(Instrução):
Converta todas as linhas dos dados abaixo em uma lista JSON de strings, uma string por linha, omitindo as linhas em branco. Não inclua as imagens na resposta.

Entradas de dados:
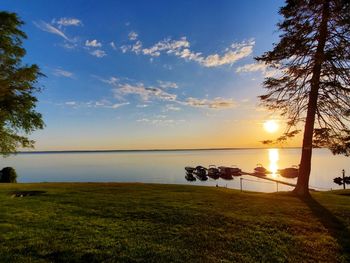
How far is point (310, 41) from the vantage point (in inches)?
587

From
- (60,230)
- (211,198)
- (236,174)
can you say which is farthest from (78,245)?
(236,174)

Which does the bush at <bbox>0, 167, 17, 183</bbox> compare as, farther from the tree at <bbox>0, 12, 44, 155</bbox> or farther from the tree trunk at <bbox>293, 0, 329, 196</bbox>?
the tree trunk at <bbox>293, 0, 329, 196</bbox>

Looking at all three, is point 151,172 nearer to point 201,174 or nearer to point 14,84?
point 201,174

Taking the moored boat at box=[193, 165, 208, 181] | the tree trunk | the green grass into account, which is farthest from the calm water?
the green grass

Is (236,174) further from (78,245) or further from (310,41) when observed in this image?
(78,245)

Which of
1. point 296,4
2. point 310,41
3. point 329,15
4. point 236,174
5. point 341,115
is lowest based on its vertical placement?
point 236,174

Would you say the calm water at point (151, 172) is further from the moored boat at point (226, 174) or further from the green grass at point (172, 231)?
the green grass at point (172, 231)

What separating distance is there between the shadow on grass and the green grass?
0.09 feet

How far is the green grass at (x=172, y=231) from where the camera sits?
6454 millimetres

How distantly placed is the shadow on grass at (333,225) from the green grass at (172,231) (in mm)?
27

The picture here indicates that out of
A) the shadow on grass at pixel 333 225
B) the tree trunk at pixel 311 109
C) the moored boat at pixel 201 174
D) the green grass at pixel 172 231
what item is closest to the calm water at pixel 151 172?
the moored boat at pixel 201 174

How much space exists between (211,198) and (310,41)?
34.3 ft

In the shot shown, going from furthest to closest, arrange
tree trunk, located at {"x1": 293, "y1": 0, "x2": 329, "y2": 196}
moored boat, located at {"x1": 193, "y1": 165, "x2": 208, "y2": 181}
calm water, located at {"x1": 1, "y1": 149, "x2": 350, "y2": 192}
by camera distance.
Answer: moored boat, located at {"x1": 193, "y1": 165, "x2": 208, "y2": 181}
calm water, located at {"x1": 1, "y1": 149, "x2": 350, "y2": 192}
tree trunk, located at {"x1": 293, "y1": 0, "x2": 329, "y2": 196}

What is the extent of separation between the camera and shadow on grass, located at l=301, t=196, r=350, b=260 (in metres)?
7.48
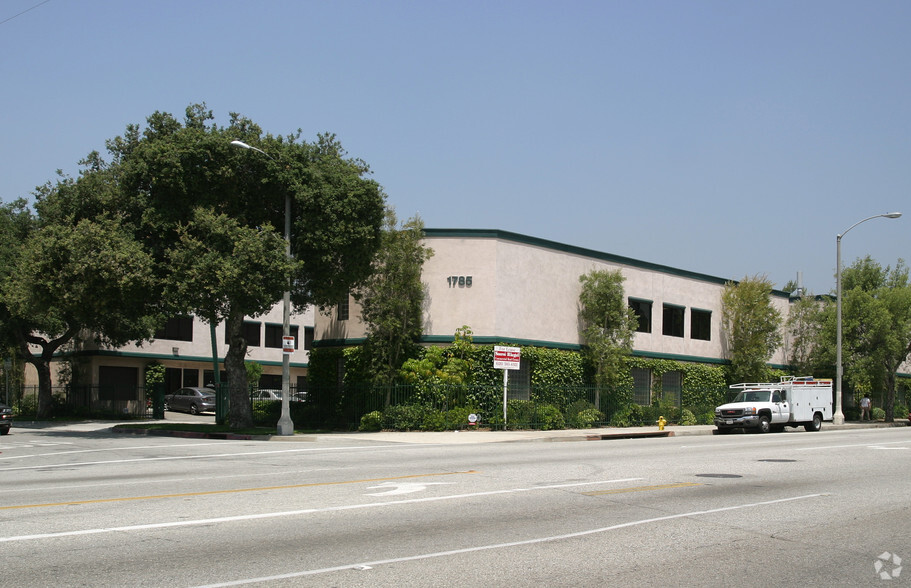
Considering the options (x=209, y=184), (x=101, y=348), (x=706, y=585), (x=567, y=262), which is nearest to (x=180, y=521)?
(x=706, y=585)

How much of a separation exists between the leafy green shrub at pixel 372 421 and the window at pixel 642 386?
41.5ft

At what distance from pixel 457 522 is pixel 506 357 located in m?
20.1

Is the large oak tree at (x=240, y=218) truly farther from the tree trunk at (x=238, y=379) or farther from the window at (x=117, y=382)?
the window at (x=117, y=382)

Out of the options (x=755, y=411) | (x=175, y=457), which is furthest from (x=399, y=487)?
(x=755, y=411)

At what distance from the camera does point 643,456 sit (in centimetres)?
1930

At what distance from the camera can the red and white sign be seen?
2973cm

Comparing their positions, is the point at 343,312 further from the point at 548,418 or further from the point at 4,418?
the point at 4,418

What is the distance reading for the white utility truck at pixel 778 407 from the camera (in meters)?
33.3

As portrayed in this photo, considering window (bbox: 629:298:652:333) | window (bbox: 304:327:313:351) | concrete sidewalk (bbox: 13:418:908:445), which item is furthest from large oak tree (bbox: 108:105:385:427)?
window (bbox: 304:327:313:351)

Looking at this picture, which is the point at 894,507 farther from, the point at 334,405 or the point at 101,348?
the point at 101,348

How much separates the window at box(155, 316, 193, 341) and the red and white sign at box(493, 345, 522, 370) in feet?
92.9

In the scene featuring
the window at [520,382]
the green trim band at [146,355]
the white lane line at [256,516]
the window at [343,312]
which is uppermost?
the window at [343,312]

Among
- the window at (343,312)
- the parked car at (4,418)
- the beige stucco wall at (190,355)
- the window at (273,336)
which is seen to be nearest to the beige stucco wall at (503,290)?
the window at (343,312)

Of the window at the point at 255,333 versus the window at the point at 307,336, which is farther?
the window at the point at 307,336
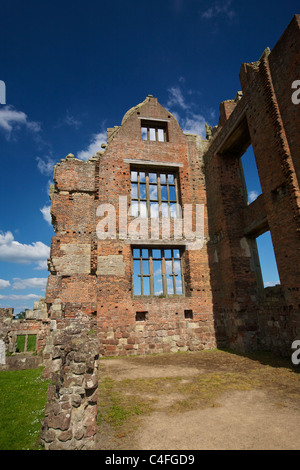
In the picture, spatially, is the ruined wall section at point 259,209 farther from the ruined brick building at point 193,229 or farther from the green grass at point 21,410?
the green grass at point 21,410

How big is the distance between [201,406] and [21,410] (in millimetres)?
3324

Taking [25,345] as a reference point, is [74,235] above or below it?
above

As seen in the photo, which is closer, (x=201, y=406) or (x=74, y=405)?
(x=74, y=405)

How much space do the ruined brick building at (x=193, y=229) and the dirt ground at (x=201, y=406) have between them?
2325mm

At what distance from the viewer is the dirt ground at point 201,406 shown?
10.6 ft

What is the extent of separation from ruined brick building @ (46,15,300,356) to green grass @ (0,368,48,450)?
93.5 inches

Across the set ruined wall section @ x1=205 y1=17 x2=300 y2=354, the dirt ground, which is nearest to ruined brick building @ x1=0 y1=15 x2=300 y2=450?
ruined wall section @ x1=205 y1=17 x2=300 y2=354

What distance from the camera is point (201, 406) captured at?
14.3 ft

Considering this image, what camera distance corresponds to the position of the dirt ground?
3.23m

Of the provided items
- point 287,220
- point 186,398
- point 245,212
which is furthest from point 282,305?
point 186,398

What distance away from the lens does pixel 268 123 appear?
27.3 ft

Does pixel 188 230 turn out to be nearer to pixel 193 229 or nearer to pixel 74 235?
pixel 193 229

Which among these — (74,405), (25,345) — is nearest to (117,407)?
(74,405)

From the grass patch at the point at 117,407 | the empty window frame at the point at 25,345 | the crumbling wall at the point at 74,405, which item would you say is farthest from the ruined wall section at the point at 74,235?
the crumbling wall at the point at 74,405
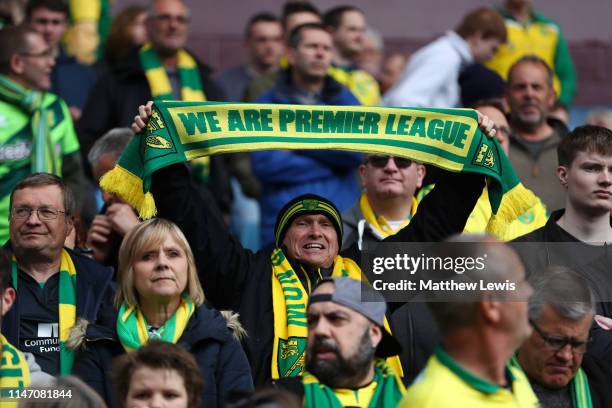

(Solução proposta):
[
  "How far is point (310, 41) from the vantage point (in inches)?",
  "587",
  "From",
  "- (60,230)",
  "- (211,198)",
  "- (236,174)",
  "can you say which is farthest from (78,245)?",
  "(236,174)",
  "Which does the bush at <bbox>0, 167, 17, 183</bbox> compare as, farther from the tree at <bbox>0, 12, 44, 155</bbox> or farther from the tree trunk at <bbox>293, 0, 329, 196</bbox>?",
  "the tree trunk at <bbox>293, 0, 329, 196</bbox>",
  "Looking at all three, is point 151,172 nearer to point 201,174 or nearer to point 14,84?",
  "point 201,174",
  "Taking the moored boat at box=[193, 165, 208, 181] | the tree trunk | the green grass into account, which is farthest from the calm water?",
  "the green grass",
  "Is (236,174) further from (78,245) or further from (310,41) when observed in this image?",
  "(78,245)",
  "Which of",
  "1. point 296,4",
  "2. point 310,41",
  "3. point 329,15",
  "4. point 236,174",
  "5. point 341,115",
  "is lowest based on its vertical placement?",
  "point 236,174",
  "Would you say the calm water at point (151, 172) is further from the moored boat at point (226, 174) or further from the green grass at point (172, 231)?",
  "the green grass at point (172, 231)",
  "What separating distance is there between the shadow on grass and the green grass?",
  "0.09 feet",
  "How far is the green grass at (x=172, y=231) from where the camera sits?",
  "6454 millimetres",
  "How distantly placed is the shadow on grass at (333,225) from the green grass at (172,231) (in mm)?",
  "27",
  "The picture here indicates that out of",
  "A) the shadow on grass at pixel 333 225",
  "B) the tree trunk at pixel 311 109",
  "C) the moored boat at pixel 201 174",
  "D) the green grass at pixel 172 231",
  "what item is closest to the calm water at pixel 151 172?",
  "the moored boat at pixel 201 174",
  "How much space exists between (211,198) and (310,41)?",
  "34.3 ft",
  "In the shot shown, going from furthest to closest, arrange",
  "tree trunk, located at {\"x1\": 293, \"y1\": 0, \"x2\": 329, \"y2\": 196}",
  "moored boat, located at {\"x1\": 193, \"y1\": 165, \"x2\": 208, \"y2\": 181}",
  "calm water, located at {\"x1\": 1, \"y1\": 149, \"x2\": 350, \"y2\": 192}",
  "by camera distance.",
  "Answer: moored boat, located at {\"x1\": 193, \"y1\": 165, \"x2\": 208, \"y2\": 181}",
  "calm water, located at {\"x1\": 1, \"y1\": 149, \"x2\": 350, \"y2\": 192}",
  "tree trunk, located at {\"x1\": 293, \"y1\": 0, \"x2\": 329, \"y2\": 196}",
  "What is the extent of separation between the camera and shadow on grass, located at l=301, t=196, r=350, b=260 (in metres)?",
  "7.48",
  "Considering the options (x=209, y=184), (x=101, y=348), (x=706, y=585), (x=567, y=262), which is nearest to (x=180, y=521)?",
  "(x=706, y=585)",
  "How much of a separation exists between the leafy green shrub at pixel 372 421 and the window at pixel 642 386?",
  "41.5ft",
  "At what distance from pixel 457 522 is pixel 506 357 located in m?",
  "20.1",
  "Is the large oak tree at (x=240, y=218) truly farther from the tree trunk at (x=238, y=379) or farther from the window at (x=117, y=382)?",
  "the window at (x=117, y=382)",
  "Out of the options (x=755, y=411) | (x=175, y=457), which is furthest from (x=399, y=487)?",
  "(x=755, y=411)",
  "At what distance from the camera does point 643,456 sit (in centimetres)?",
  "1930",
  "At what distance from the camera can the red and white sign be seen?",
  "2973cm",
  "Comparing their positions, is the point at 343,312 further from the point at 548,418 or further from the point at 4,418?",
  "the point at 4,418",
  "What is the distance reading for the white utility truck at pixel 778 407 from the camera (in meters)?",
  "33.3",
  "As portrayed in this photo, considering window (bbox: 629:298:652:333) | window (bbox: 304:327:313:351) | concrete sidewalk (bbox: 13:418:908:445), which item is furthest from large oak tree (bbox: 108:105:385:427)?",
  "window (bbox: 304:327:313:351)",
  "Looking at this picture, which is the point at 894,507 farther from, the point at 334,405 or the point at 101,348?",
  "the point at 101,348",
  "How much separates the window at box(155, 316, 193, 341) and the red and white sign at box(493, 345, 522, 370) in feet?",
  "92.9",
  "In the scene featuring",
  "the window at [520,382]",
  "the green trim band at [146,355]",
  "the white lane line at [256,516]",
  "the window at [343,312]",
  "which is uppermost?",
  "the window at [343,312]",
  "Among",
  "- the window at (343,312)",
  "- the parked car at (4,418)",
  "- the beige stucco wall at (190,355)",
  "- the window at (273,336)",
  "which is seen to be nearest to the beige stucco wall at (503,290)?",
  "the window at (343,312)",
  "Of the window at the point at 255,333 versus the window at the point at 307,336, which is farther?",
  "the window at the point at 307,336",
  "In the picture, spatially, is the ruined wall section at point 259,209 farther from the ruined brick building at point 193,229 or farther from the green grass at point 21,410?",
  "the green grass at point 21,410",
  "How big is the distance between [201,406] and [21,410] (in millimetres)?",
  "3324",
  "Taking [25,345] as a reference point, is [74,235] above or below it?",
  "above",
  "As seen in the photo, which is closer, (x=201, y=406) or (x=74, y=405)?",
  "(x=74, y=405)",
  "How much space do the ruined brick building at (x=193, y=229) and the dirt ground at (x=201, y=406) have between them?",
  "2325mm",
  "At what distance from the viewer is the dirt ground at point 201,406 shown?",
  "10.6 ft",
  "What is the extent of separation from ruined brick building @ (46,15,300,356) to green grass @ (0,368,48,450)?",
  "93.5 inches",
  "Across the set ruined wall section @ x1=205 y1=17 x2=300 y2=354, the dirt ground, which is nearest to ruined brick building @ x1=0 y1=15 x2=300 y2=450?",
  "ruined wall section @ x1=205 y1=17 x2=300 y2=354",
  "What distance from the camera is point (201, 406) captured at?",
  "14.3 ft",
  "Considering this image, what camera distance corresponds to the position of the dirt ground?",
  "3.23m",
  "Of the provided items",
  "- point 287,220",
  "- point 186,398",
  "- point 245,212",
  "which is furthest from point 282,305?",
  "point 186,398",
  "What distance away from the lens does pixel 268 123 appear?",
  "27.3 ft",
  "Does pixel 188 230 turn out to be nearer to pixel 193 229 or nearer to pixel 74 235?",
  "pixel 193 229",
  "Which among these — (74,405), (25,345) — is nearest to (117,407)?",
  "(74,405)",
  "From the grass patch at the point at 117,407 | the empty window frame at the point at 25,345 | the crumbling wall at the point at 74,405, which item would you say is farthest from the ruined wall section at the point at 74,235?",
  "the crumbling wall at the point at 74,405"
]